Evening all. Remember me? Back in the long long ago, I used to write on this blog quite regularly. These ticktap words, as powerful as a bird on a feeder, were once upon a time quite common. But life and life’s obstacles get in the way, and it is with an effort I open up the blog writing side of me again.
Resistance; there’s a lot of it about at the moment. We’re marching, and campaigning, and getting angry in the face of danger that is real. Good. Galvanised populations encourage me and give me hope, whereas cynical resignation most certainly does not. The future is uncertain, and amazingly enough it is not unintentional. The British move towards Brexit is going to be disastrous for several different reasons, but mostly because they don’t know how they are viewed by other countries. The UK is not important by itself, and that is going to be news to a lot of its population. And Trump is a collapse, not an advancement. He is not a strongman or a skilled businessman, he is a failure in 140 characters. However, the people around him are not failures, but are competently malevolent to any progressive agenda. Watching his moral compass become the new normal is awful. Social Media is the new depressant, or at least, it’s influence is more pronounced. I miss the days of kittens, and I don’t even like cats.
My wonderful ladies are written, and are being edited. I made a synopsis of each chapter that is one page long, noting how many pages were in each chapter. First job was to make each chapter the same length, as much as possible. Then look at each new chapter, and figure out what the purpose of it was. Then to clean up each sentence, word by word, to as minimal as possible, and if it can go out it should go out. I’m up to page 24. One hundred pages plus to go.
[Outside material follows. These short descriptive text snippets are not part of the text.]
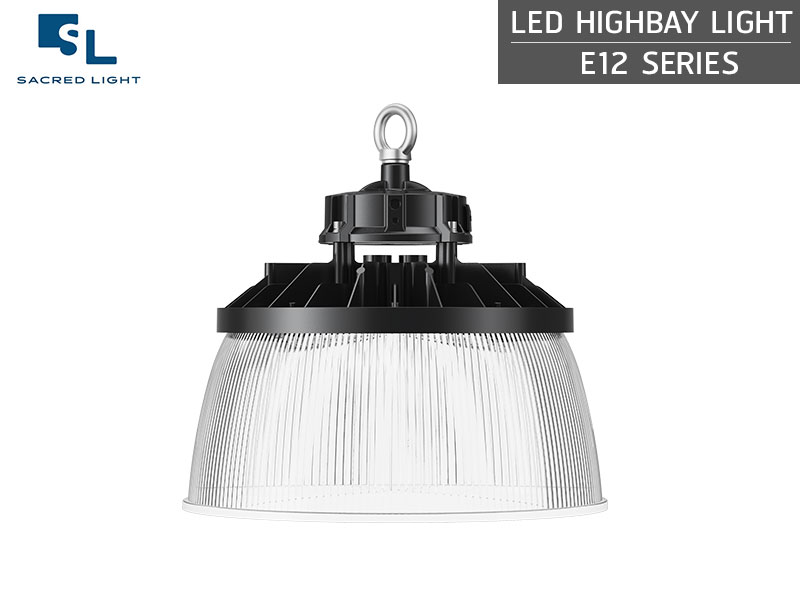 โคมไฟไฮเบย์ LED (LED HIGH BAY) รุ่น E12 Series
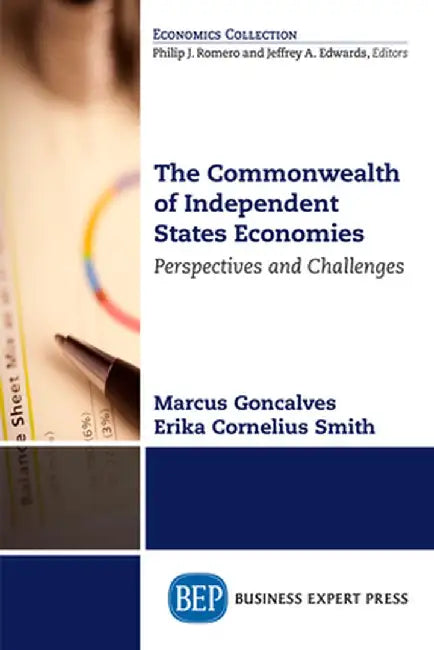 The Commonwealth of Independent States Economies: Perspectives and Challenges by Marcus Goncalves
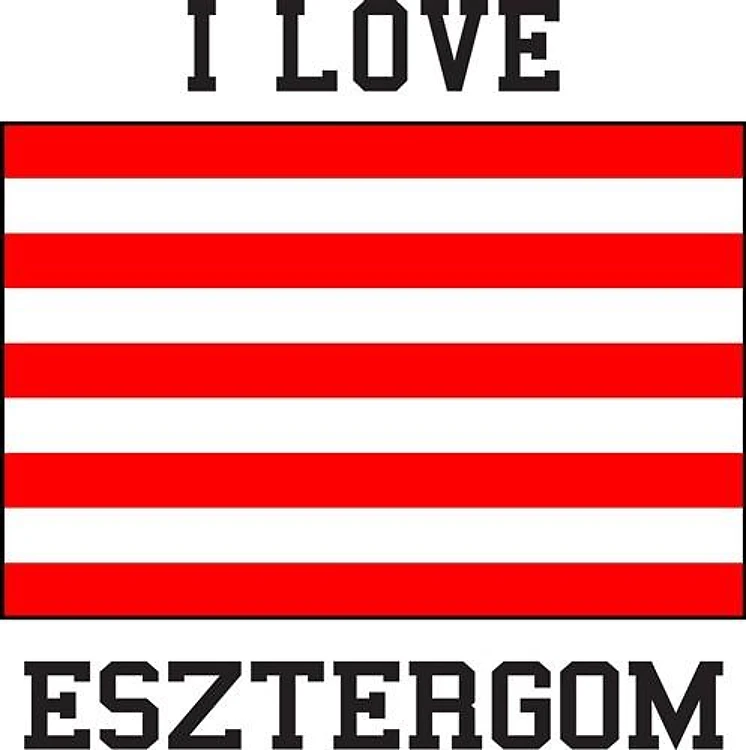 I Love Esztergom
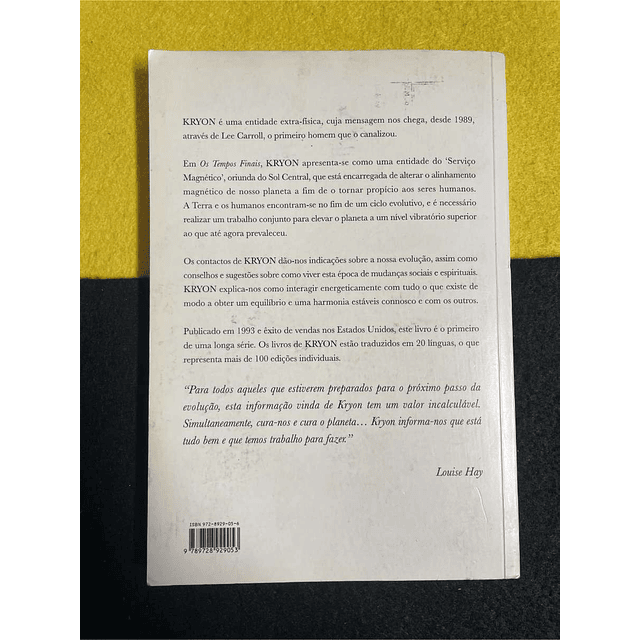 Kryon - Os tempos finais: Nova informação para a paz pessoal. Livro I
This has been a difficult week. I’m older, had another birthday. Getting older is a privilege, I am not denying that. But oldness I now know leads towards that ultimate sadness, and so this birthday is just a day, now. Oh look, another year. Onwards. It is also the week that contains the anniversary of the loss of my mother, and the subsequent schism of my family, so the divisions get writ large this week. It is quite something to remember the day that led to the loss of one of the most fundamental people in your life, then get out of the car and try to start the day. I remember the grief being utterly stilling, there was no defence against it. Now, there is merely a terribleness to it, that does not drown me the way it used to. Oh, but how I miss her, though.
And now, to bed. I wish you all peaceful slumbers and a kindess of dreams. Night night.